The first phase of Awaab's Law established strict response times for social landlords:

  • Emergency hazards must be investigated within 24 hours
  • Significant damp and mould must be investigated within 14 days
  • Repairs must begin within seven days once a hazard has been confirmed

The next phase extends those principles to a far wider range of hazards, including excess cold and heat, fire and electrical risks, structural hazards, falls, hygiene issues and food safety concerns. Inventory Base believes this represents a significant shift away from reactive, complaint-led housing management towards continuous risk monitoring and evidence-based compliance.

The warning also comes as the sector faces imminent changes to the Housing Health and Safety Rating System. The HHSRS (England) (Amendment) Regulations 2026 come into force on 23 June, simplifying hazard descriptions from 29 to 21 categories, replacing the existing A-J banding with three bands of high, medium and low, and renaming classes of harm to make them easier to explain to landlords and tenants.

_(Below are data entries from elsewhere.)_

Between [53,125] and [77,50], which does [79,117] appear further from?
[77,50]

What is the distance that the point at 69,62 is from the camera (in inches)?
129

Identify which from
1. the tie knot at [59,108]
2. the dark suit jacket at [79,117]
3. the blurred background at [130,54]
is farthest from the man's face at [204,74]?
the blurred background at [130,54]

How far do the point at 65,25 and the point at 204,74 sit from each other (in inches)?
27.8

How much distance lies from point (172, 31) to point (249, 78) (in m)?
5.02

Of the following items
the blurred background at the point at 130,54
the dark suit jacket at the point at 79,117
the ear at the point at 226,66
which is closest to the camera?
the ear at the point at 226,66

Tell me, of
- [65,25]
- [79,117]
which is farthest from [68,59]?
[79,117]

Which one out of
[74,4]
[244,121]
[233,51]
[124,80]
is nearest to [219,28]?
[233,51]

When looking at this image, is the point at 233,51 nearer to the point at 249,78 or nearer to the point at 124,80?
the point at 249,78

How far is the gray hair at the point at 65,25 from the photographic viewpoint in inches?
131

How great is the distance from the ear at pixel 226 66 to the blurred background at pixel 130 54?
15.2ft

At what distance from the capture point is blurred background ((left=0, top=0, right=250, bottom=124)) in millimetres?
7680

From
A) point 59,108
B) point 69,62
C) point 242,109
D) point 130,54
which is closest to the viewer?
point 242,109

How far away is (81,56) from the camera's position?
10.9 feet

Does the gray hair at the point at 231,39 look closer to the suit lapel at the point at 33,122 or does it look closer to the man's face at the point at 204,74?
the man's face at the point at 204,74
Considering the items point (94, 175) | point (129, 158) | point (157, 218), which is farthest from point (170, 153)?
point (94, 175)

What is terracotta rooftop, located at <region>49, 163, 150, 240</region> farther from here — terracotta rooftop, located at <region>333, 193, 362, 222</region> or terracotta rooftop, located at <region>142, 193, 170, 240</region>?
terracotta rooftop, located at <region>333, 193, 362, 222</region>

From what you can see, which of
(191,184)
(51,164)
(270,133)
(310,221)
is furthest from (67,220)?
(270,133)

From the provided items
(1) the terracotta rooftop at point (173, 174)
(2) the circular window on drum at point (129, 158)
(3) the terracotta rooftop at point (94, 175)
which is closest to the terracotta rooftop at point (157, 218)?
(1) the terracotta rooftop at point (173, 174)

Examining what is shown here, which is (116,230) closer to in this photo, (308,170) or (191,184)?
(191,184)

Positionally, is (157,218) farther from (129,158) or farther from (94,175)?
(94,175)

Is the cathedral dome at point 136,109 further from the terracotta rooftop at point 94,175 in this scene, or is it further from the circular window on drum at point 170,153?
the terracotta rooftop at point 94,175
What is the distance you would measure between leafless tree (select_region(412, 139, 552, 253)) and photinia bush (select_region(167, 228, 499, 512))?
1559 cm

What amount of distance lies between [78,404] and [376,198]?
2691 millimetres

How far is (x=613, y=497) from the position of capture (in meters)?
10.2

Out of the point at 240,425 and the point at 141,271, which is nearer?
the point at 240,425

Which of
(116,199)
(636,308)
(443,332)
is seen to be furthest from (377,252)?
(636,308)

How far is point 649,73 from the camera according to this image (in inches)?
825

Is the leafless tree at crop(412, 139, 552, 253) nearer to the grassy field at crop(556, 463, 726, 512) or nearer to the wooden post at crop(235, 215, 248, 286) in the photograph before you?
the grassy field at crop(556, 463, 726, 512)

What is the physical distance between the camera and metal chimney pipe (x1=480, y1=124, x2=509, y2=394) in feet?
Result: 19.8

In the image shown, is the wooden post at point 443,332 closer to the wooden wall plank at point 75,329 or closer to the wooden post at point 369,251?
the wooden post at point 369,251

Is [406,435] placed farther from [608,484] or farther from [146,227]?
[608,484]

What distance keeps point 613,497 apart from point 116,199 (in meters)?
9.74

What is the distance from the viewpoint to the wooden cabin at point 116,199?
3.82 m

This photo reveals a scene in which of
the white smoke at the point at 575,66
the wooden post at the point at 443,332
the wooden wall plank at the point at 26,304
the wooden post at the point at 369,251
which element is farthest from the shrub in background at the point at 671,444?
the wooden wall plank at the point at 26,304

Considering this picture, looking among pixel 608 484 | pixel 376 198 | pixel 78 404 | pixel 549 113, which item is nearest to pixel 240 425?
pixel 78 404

Recent housing data underlines the continuing scale of housing quality challenges across England. Around 2.27 million homes failed the minimum Housing Health and Safety Rating System standard in 2024, while nearly four million homes failed the Decent Homes Standard overall. Damp problems affected an estimated 1.4 million homes, the highest level recorded in recent years.

Inventory Base expects three major shifts to emerge over the coming years. Property inspections will become increasingly digital and evidence-driven, risk assessments will evolve from periodic checks into continuous monitoring of property condition, and compliance reporting will become more closely tied to auditable operational data rather than narrative assurance.

Organisations that invest now in stronger inspection processes, property intelligence and compliance reporting will be better placed to meet future regulatory expectations, the company says.

"Damp and mould have been the catalyst for change, but Awaab's Law is rapidly becoming something much bigger," said Sián Hemming-Metcalfe, operations director at Inventory Base. 

"There's still a perception in some parts of the sector that this is primarily a damp and mould regulation, but that's a dangerous misunderstanding. The direction of travel is clear: housing providers will increasingly be expected to prove they identified risks, assessed them correctly and acted within a defensible timeframe.

"The real challenge isn't repairs, it's visibility. You can't respond to a hazard within regulatory timeframes if you don't have accurate information about the condition of a property, the risks present and a clear record of when those risks were identified.

"As regulators, residents and legal teams place greater emphasis on evidence, organisations need to be able to demonstrate what they knew, when they knew it and what action they took.

"Those that adapt early won't just reduce compliance risk. They'll gain something far more valuable: visibility across their portfolios. In an environment increasingly shaped by regulation, resident scrutiny and legal accountability, that visibility will be the difference between proactive management and permanent firefighting."